# SELECTED EXTRACT start
Go to an airport or a bus station.

When I had spare batteries, those were pretty much the only situations where I'd use them. Most of the time it was just too much of a hassle to close what I'm doing, power off, take off the case, swap, power up and then get back to what I was doing.

I use my 6000mAh Anker USB pack (same size/thickness as phone, built in cable) a heck of a lot more than I ever swapped batteries with my first two smartphones. It fits fine in my pocket alongside the phone tho I swap it to the other pocket when not actively charging, also easy to hold both in one hand.

This is a pretty subjective thing tho, you can argue a removable battery is better in the long run as it decays and can be easily replaced... Tho even that's subjective depending on how long you keep phones and how handy you are (many sealed ones can easily be opened for a replacement down the line).
 
Most backup batteries I buy come with a little wall charger, along with a USB port on it to charge your phone via cable. That way you can charge your phone AND your extra battery.

Battery packs, in my situation, are best left to charging more stationary devices, like a tablet on long hauls. Not saying I never used my battery pack to charge my phone, I just love the ability not to have it sitting there charging via cable for 2-3 hours. Just pop in the extra battery and go.

I'm quite the opposite, when I'm on the go I don't wanna bother removing the case and stopping what I'm doing or waiting for the phone to power up...

I don't have a wire hanging down with my pack either because it has a short built in flat wire that basically disappears as I hold both the phone and battery pack in my hand (the latter is the same exact shape/size as my phone).

Again, it's a pretty subjective thing, tho I'll say this... Using things like battery packs and wireless charging pads effectively requires a slight retraining of your habits.
# SELECTED EXTRACT end
## COMPLETE THE FOLLOWING
**1)** Answer these questions about the battery discussion:
(a) What is the capacity of the Anker USB pack one writer uses?
(b) For how many hours does the writer who prefers swapping batteries say the phone would otherwise sit charging via cable?
(c) What kind of wire does the Anker pack have?
**2)** Reproduce every line of the records from the line containing "In the depicted" through the line containing "222 centimetres", and adjust each number in their answers, both the coordinates and the distance, by adding -70.
The text and the records have nothing to do with each other.
# DATA PROVIDED start
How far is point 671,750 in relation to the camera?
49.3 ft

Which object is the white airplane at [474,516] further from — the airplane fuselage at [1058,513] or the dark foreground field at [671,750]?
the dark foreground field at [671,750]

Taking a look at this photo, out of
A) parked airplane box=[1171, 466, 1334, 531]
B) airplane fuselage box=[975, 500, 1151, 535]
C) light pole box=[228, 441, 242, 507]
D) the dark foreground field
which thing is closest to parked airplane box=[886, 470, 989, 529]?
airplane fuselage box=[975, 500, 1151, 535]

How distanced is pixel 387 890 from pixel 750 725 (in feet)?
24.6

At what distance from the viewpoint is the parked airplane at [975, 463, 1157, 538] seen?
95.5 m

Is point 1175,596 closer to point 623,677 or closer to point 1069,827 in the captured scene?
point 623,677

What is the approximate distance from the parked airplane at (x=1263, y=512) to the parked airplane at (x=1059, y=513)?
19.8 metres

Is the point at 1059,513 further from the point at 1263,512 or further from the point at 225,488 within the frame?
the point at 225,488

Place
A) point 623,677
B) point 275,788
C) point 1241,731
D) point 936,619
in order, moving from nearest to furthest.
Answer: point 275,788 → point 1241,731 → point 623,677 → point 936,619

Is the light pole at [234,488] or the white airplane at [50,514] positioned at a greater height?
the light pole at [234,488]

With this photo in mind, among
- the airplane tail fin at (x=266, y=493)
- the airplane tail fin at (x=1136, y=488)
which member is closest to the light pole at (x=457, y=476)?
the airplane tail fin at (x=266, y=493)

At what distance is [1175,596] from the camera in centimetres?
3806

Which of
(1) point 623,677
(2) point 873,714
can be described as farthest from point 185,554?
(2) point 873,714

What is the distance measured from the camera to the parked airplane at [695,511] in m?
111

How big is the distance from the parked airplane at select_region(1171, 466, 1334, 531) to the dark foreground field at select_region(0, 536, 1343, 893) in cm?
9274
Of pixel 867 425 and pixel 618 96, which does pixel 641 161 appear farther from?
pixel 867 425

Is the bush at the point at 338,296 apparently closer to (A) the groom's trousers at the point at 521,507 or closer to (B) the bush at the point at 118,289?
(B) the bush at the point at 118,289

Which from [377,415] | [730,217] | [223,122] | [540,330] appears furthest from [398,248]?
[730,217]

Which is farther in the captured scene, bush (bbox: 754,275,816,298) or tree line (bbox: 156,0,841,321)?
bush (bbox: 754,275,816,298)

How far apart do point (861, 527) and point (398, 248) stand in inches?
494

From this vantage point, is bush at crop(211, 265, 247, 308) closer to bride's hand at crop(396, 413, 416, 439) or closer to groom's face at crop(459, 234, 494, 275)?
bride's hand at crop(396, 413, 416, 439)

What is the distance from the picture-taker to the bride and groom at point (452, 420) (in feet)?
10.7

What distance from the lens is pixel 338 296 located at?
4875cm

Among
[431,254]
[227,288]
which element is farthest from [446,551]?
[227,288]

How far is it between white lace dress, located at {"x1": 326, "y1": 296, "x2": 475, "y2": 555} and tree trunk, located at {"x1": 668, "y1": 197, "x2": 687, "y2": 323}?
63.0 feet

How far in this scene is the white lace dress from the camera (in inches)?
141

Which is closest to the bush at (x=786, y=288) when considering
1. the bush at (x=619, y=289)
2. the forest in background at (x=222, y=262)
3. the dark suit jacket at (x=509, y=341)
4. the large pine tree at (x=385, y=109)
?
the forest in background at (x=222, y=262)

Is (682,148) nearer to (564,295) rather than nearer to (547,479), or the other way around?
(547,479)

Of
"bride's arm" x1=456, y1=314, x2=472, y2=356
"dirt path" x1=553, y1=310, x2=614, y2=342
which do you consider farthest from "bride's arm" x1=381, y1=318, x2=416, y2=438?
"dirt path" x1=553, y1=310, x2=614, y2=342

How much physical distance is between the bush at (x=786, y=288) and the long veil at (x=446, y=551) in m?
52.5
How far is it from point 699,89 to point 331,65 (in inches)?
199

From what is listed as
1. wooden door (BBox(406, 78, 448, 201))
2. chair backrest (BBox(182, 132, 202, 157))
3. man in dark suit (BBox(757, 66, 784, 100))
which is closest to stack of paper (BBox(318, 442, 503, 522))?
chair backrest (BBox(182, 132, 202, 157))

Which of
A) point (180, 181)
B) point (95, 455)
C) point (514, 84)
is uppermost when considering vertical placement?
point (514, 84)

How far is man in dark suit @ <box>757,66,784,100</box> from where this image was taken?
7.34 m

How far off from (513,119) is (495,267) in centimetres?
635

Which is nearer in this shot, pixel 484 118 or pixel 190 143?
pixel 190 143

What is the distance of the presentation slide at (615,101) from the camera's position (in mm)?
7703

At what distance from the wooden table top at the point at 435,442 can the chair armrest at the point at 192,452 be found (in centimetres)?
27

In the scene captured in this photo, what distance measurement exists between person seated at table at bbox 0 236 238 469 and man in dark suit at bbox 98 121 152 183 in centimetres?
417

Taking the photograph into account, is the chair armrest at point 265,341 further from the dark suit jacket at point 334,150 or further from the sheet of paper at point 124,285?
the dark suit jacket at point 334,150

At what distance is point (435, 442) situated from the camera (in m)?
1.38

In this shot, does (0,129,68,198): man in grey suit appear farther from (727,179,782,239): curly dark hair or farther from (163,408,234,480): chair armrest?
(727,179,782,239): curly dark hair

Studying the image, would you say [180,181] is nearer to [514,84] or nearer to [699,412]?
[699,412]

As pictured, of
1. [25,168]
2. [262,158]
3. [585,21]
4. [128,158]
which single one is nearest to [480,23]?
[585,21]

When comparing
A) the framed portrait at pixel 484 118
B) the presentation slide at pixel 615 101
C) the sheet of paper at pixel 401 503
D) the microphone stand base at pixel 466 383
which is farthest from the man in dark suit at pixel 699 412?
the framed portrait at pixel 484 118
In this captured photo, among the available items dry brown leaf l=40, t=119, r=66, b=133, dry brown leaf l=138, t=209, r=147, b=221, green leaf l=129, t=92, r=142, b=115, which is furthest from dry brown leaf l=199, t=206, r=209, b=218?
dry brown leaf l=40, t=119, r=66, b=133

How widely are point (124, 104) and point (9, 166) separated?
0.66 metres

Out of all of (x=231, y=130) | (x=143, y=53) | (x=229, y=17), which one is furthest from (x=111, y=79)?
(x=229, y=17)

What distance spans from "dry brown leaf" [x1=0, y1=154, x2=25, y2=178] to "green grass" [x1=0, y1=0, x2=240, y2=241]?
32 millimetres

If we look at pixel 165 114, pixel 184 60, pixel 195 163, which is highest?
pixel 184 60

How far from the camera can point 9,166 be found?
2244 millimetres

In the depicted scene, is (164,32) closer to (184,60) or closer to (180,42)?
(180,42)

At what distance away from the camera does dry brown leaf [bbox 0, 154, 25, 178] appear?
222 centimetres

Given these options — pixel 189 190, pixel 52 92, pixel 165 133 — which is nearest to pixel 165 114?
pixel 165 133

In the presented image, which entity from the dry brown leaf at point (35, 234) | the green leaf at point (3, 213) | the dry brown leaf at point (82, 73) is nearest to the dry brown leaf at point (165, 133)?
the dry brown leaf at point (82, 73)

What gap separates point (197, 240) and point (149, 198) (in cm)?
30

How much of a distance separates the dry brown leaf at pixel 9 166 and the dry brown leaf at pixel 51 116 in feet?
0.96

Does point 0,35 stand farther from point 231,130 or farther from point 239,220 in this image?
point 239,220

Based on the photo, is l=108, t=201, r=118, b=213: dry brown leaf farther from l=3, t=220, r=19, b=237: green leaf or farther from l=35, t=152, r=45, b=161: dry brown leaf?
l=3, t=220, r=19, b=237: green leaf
# DATA PROVIDED end
## SOLUTIONS FOR EACH TASK
**1)**
(a) 6000mAh
(b) 2-3 hours
(c) A short built-in flat wire

**2)**
In the depicted scene, is (164,32) closer to (184,60) or closer to (180,42)?
(110,-28)

At what distance away from the camera does dry brown leaf [bbox 0, 154, 25, 178] appear?
152 centimetres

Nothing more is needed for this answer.